Does anyone else fish the Ga NF area?


----------



## jeross (Jun 6, 2009)

Member gafshr kills it all down coastal Georgia. He hasn't posted a report in a month or two, but if you search his reports you may find the info you're asking for, he makes us all very jealous.


----------



## warnerhvac (May 6, 2012)

Ok thanks I'll check his posts out. I think I remember that user name from another forum. It must be because he slays the fish too.


----------



## ugaflats (Jan 13, 2008)

I fish around Savannah. I am assuming you are down around St Marys?


----------



## Shadowcast (Feb 26, 2008)

Those fish and that flodded grass are screaming for flies! Great pics!


----------



## jeross (Jun 6, 2009)

I think I remember gafshr fishes around Brunswick. Here are some of his reports from earlier this year. 
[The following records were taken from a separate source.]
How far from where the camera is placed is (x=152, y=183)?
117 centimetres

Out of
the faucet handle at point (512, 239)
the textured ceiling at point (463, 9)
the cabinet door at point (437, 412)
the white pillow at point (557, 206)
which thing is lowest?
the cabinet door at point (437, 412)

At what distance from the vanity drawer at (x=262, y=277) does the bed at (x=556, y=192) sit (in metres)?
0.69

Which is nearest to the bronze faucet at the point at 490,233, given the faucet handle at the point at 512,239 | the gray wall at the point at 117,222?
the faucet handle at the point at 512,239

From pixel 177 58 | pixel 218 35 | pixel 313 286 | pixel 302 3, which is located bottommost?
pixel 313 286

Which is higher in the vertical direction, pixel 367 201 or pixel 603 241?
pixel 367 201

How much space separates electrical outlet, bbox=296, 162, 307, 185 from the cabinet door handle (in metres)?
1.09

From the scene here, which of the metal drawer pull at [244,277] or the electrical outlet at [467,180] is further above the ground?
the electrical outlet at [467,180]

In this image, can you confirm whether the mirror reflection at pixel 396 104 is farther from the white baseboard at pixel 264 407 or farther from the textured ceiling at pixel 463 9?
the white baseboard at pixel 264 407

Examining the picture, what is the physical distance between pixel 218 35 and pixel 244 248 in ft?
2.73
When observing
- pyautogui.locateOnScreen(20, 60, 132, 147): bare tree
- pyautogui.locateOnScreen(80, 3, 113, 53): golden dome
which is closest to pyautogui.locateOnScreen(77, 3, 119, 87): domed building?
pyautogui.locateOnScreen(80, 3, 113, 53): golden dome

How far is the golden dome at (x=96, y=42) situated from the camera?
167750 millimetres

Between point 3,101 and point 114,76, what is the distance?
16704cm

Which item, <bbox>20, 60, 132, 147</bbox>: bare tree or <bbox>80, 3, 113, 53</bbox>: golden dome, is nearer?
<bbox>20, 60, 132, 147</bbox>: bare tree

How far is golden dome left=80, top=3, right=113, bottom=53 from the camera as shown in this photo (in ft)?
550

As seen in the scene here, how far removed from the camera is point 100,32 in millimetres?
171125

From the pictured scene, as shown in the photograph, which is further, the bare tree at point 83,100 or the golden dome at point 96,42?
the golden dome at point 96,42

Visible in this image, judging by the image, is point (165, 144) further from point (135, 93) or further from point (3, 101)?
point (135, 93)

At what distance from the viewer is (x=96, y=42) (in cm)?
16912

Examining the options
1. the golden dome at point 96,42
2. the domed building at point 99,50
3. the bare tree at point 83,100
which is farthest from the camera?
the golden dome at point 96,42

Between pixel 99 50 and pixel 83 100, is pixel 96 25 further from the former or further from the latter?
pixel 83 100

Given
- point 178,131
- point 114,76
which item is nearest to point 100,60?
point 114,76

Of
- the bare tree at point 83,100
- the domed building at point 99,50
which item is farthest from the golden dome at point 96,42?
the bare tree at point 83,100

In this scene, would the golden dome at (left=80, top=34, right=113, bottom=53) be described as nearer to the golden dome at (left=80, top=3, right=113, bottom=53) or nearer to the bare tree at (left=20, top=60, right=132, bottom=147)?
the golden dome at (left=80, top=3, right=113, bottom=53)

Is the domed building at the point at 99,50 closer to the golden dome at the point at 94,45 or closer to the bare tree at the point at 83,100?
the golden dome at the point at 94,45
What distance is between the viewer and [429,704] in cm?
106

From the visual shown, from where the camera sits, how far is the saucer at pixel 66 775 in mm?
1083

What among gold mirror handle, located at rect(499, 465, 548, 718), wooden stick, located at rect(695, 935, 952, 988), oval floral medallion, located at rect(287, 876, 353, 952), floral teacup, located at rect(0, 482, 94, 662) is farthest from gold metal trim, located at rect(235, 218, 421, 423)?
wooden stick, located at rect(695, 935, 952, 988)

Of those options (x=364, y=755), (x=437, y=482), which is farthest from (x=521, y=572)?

http://www.microskiff.com/cgi-bin/yabb2/YaBB.pl?num=1327298886

http://www.microskiff.com/cgi-bin/yabb2/YaBB.pl?num=1326589374

http://www.microskiff.com/cgi-bin/yabb2/YaBB.pl?num=1324849893

http://www.microskiff.com/cgi-bin/yabb2/YaBB.pl?num=1319922867


----------



## warnerhvac (May 6, 2012)

Yea I fish around Brunswick too. The flood tides and tailing reds are hard to beat.


----------



## Vining (Aug 28, 2012)

I fish there a good bit. Normally from a yak but now I have a Gheenoe also.


----------



## JaxLaxFish (Aug 23, 2010)

> Does anyone else fish the Ga NF area?


I fish NE FL from Amelia Island to St. Augustine. I don't know how familiar you are with the area


----------



## fishingwithblue (Aug 25, 2011)

I fish from Savannah to Cumberland Island, GA. Have you seen the fish shut down in the grass with this recent water temp drop?


----------